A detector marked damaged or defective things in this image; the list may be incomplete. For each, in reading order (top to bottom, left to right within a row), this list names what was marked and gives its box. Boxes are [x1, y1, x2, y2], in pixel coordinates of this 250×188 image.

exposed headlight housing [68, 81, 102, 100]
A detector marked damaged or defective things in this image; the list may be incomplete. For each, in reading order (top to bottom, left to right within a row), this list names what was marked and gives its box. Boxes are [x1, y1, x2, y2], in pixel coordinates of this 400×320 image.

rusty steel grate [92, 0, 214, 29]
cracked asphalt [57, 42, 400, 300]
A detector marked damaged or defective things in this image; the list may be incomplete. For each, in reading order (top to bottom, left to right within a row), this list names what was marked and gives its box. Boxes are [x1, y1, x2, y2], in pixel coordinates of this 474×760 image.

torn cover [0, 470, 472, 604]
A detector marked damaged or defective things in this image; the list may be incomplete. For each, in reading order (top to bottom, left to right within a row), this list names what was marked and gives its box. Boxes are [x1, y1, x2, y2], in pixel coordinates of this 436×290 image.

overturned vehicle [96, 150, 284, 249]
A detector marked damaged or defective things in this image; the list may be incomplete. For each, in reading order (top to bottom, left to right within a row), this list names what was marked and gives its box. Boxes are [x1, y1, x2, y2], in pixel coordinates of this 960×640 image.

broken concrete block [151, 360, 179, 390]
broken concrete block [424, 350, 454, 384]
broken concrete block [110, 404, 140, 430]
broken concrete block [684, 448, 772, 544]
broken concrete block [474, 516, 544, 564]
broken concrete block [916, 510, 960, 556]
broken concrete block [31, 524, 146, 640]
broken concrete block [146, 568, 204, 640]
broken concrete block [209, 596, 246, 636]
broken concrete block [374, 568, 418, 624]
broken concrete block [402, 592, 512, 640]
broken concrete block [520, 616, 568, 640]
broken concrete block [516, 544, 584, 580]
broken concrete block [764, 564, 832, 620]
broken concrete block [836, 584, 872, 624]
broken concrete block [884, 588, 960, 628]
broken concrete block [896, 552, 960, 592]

* **Exercise aim**
Reproduce the data from the line with "this 960×640 image." up to and including the line with "broken concrete block [684, 448, 772, 544]", substituting "faulty" for "damaged or defective" and leaving everything else unchanged.

* **Finished exercise**
A detector marked faulty things in this image; the list may be incomplete. For each, in reading order (top to bottom, left to right within a row), this list names what was marked and gives its box. Boxes are [x1, y1, x2, y2], in pixel coordinates of this 960×640 image.

broken concrete block [151, 360, 179, 390]
broken concrete block [424, 350, 454, 384]
broken concrete block [110, 404, 140, 430]
broken concrete block [684, 448, 772, 544]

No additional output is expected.